Google Express Expands Reach, Undercuts Amazon Pricing
Google sees service as way to battle product search rival.
Google Shopping Express is now Google Express. In addition to changing its name, Google announced that it added new cities and new brands to its roster eligible for same-day delivery.
The service is now available in Northern California, Los Angeles (selected areas), San Jose, Washington DC, Boston, Chicago and Manhattan. New companies and brands added include:
1-800-Flowers, Barnes & Noble, Nine West, PetSmart, Vitamin Shoppe and Sports Authority, and regional merchants such as Paragon Sports in New York and Vicente Foods in Los Angeles. In our new markets, we’ve added regional brands including Stop & Shop in Boston; Giant Food in D.C.; and Lux Roses, TigerDirect, Treasure Island Foods and Wrigleyville Sports in Chicago.
Google Express now reaches geographic areas that include roughly 20 million people. The service has an Amazon Prime-like membership fee: $95 per year or $10 per month. Alternatively users can pay $4.99 per delivery. That pricing slightly undercuts Amazon’s Prime and same-day delivery pricing.
Google is offering three months free to encourage membership.
While eBay also offers same-day delivery that service will likely shut down eventually. The battle is really between Amazon and Google.
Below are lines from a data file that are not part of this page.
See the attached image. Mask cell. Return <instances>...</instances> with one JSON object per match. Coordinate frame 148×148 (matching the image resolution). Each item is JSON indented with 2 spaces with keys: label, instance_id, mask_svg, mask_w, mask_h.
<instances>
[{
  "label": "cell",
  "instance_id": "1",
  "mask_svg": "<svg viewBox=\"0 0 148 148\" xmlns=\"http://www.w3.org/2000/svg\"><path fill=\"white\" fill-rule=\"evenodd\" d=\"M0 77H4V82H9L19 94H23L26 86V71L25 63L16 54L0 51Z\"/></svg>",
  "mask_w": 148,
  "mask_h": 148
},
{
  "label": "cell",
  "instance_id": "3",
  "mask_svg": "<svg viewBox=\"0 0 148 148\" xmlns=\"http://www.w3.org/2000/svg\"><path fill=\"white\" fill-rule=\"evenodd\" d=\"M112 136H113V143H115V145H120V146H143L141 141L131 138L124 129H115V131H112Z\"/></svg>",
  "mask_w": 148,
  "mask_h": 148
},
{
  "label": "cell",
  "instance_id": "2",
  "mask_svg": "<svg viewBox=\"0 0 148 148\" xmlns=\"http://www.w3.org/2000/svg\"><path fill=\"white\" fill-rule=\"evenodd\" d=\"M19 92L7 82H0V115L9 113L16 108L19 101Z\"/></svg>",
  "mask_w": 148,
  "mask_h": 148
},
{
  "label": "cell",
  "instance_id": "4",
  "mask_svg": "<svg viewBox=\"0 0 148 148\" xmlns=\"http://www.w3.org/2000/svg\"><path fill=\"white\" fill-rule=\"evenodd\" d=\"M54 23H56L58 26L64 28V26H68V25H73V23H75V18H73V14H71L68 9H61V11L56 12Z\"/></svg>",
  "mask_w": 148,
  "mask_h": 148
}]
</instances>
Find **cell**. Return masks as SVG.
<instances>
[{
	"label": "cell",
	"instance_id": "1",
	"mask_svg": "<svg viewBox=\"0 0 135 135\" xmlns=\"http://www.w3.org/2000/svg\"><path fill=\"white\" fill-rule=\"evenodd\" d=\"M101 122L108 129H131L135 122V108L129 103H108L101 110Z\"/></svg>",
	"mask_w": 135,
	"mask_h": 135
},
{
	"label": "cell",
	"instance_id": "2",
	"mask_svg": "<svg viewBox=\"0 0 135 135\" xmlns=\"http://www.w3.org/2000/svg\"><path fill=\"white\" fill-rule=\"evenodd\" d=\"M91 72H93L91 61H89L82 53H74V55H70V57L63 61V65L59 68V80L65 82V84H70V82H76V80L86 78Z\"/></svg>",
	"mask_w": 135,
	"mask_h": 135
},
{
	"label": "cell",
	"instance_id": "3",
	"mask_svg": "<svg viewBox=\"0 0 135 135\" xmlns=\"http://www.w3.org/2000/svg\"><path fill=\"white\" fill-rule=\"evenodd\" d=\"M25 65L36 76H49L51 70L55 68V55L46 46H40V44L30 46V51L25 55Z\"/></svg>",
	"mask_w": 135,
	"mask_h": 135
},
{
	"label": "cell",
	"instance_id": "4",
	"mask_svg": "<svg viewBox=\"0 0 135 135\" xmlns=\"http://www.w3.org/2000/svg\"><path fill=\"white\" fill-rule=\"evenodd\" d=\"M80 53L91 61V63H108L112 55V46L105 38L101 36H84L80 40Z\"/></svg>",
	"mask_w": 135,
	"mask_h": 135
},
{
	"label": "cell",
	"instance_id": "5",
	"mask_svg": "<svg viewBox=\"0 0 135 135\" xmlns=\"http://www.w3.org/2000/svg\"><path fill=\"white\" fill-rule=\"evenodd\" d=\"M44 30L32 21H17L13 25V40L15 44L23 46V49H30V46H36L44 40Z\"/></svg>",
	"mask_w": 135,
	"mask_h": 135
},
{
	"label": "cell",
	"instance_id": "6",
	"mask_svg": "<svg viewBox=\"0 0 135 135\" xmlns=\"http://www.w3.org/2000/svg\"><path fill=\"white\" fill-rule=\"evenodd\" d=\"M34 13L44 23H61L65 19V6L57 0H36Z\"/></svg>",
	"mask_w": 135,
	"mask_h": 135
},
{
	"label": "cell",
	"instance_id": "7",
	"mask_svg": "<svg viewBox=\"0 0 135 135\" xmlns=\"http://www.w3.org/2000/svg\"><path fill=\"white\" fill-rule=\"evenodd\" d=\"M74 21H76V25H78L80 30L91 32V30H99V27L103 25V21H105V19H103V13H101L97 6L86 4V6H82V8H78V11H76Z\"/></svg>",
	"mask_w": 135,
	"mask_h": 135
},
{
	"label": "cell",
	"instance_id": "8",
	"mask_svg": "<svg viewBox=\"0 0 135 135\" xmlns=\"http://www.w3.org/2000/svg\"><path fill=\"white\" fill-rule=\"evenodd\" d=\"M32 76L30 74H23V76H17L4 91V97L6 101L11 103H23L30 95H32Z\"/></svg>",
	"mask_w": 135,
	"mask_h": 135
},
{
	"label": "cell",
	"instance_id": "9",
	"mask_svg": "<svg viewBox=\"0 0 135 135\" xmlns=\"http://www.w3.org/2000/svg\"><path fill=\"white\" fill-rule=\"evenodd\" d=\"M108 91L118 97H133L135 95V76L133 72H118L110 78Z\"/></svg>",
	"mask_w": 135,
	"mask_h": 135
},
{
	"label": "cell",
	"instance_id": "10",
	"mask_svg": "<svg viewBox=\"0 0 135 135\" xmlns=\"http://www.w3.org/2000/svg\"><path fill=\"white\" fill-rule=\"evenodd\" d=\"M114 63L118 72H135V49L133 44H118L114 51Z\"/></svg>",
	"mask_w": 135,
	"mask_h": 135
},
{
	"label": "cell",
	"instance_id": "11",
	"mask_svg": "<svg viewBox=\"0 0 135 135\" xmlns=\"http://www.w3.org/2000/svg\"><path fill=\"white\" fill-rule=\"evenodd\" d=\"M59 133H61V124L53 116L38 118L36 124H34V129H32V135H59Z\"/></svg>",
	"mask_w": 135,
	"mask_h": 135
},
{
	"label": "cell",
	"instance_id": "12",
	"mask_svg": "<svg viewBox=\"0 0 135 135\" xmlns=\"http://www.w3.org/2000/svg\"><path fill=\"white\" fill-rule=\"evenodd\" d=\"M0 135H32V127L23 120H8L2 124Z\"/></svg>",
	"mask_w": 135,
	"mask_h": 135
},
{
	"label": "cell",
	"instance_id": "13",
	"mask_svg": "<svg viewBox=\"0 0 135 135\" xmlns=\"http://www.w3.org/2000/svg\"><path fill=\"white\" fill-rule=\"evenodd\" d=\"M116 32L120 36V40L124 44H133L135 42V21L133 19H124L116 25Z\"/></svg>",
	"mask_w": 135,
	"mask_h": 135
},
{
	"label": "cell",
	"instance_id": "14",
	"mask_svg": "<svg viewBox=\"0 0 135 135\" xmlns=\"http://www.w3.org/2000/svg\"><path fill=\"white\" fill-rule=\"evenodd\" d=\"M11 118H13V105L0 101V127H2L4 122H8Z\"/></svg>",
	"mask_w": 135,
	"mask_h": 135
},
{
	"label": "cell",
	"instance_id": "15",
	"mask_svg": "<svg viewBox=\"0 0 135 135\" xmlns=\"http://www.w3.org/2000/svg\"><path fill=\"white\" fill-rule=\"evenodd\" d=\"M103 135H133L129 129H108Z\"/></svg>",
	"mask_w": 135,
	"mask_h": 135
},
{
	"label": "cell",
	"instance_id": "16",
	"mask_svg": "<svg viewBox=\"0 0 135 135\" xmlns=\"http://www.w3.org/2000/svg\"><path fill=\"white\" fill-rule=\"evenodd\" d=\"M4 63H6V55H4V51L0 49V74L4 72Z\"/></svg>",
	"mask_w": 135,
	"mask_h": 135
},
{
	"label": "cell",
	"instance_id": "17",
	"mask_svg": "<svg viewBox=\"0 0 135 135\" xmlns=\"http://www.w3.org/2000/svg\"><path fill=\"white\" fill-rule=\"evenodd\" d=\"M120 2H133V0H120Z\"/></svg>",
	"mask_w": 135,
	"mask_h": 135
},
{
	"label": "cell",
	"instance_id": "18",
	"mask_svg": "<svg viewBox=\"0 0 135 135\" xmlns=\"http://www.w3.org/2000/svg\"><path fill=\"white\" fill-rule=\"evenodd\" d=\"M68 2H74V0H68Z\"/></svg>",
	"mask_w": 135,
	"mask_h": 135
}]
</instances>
Google Executive Chairman Eric Schmidt gave a speech in Berlin yesterday in which he surprisingly said that Amazon is Google’s biggest search rival. Clearly Google sees same-day delivery as both a defensive and offensive strategy to compete with Amazon in product search.
There are major questions about whether such services can ultimately support themselves, let alone be profitable.
There are a range of secondary benefits that would accrue to Google around consumer data, product search and merchant ROI should the Express service ever get to scale. I’m quite skeptical however.
As a form of expedited shipping on a per-use basis we might see consumer adoption but it’s unlikely to take off as a Prime-like membership service for Google. As a candidate for same-day delivery in general the grocery segment is a separate use case.
More significant in my view will be retailers’ own real-time inventory buy online, pick-up in store initiatives that offer consumers convenience but still bring them into stores. An in-store retail shopper is much more valuable than a pure e-commerce shopper. To that end, startups such as Curbside will be on the radar for both Google and Amazon as a potential acquisition target.
The Wall Street Journal has a largely non-substantive interview on the Google Express changes and announcements with Sameer Samat, VP of Google Shopping.